Crawled caption data:
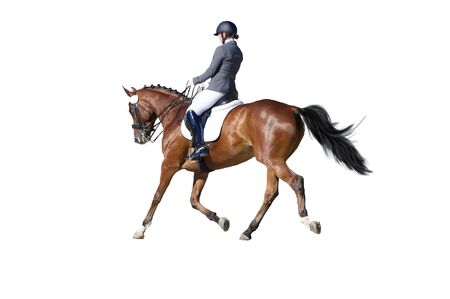 Equestrian sport - dressage rider portrait isolated on white Stock Photo
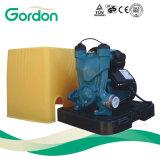 Inländische elektrische kupferner Draht-selbstansaugende Förderpumpe mit Plastikkasten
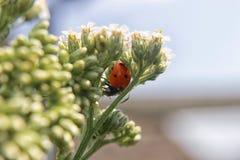 bug夫人 库存照片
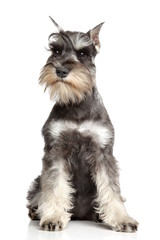Miniature schnauzer on white background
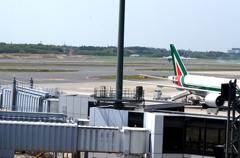 空港 風景(17)着陸・尾翼の所(♪アリのままの~)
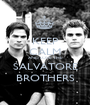 KEEP CALM AND LOVE THE SALVATORE BROTHERS - Personalised Poster A1 size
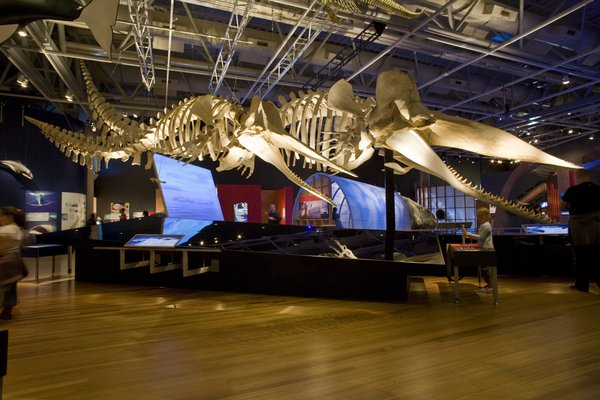 Two Sperm Whale Skeletons in Whales | Tohorā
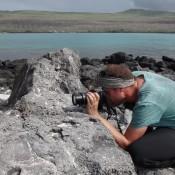 Seppel Beim Fotografieren Einer Lavaechse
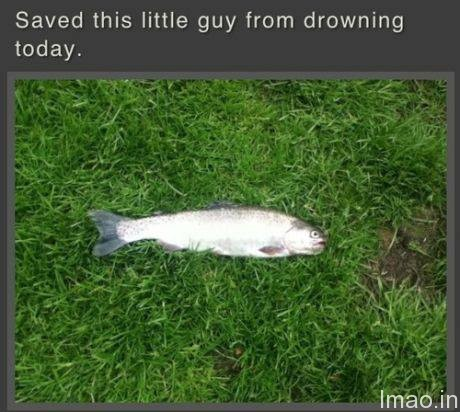 saved-fish-from-drowning humorous photos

WHAT THIS TASK INVOLVES: Only the lines from the one containing "Miniature schnauzer on white background" through the last line of the entries above belong in the copy; reproduce them exactly and drop every picture.

TASK ANSWER:
Miniature schnauzer on white background
 空港 風景(17)着陸・尾翼の所(♪アリのままの~)
 KEEP CALM AND LOVE THE SALVATORE BROTHERS - Personalised Poster A1 size
 Two Sperm Whale Skeletons in Whales | Tohorā
 Seppel Beim Fotografieren Einer Lavaechse
 saved-fish-from-drowning humorous photos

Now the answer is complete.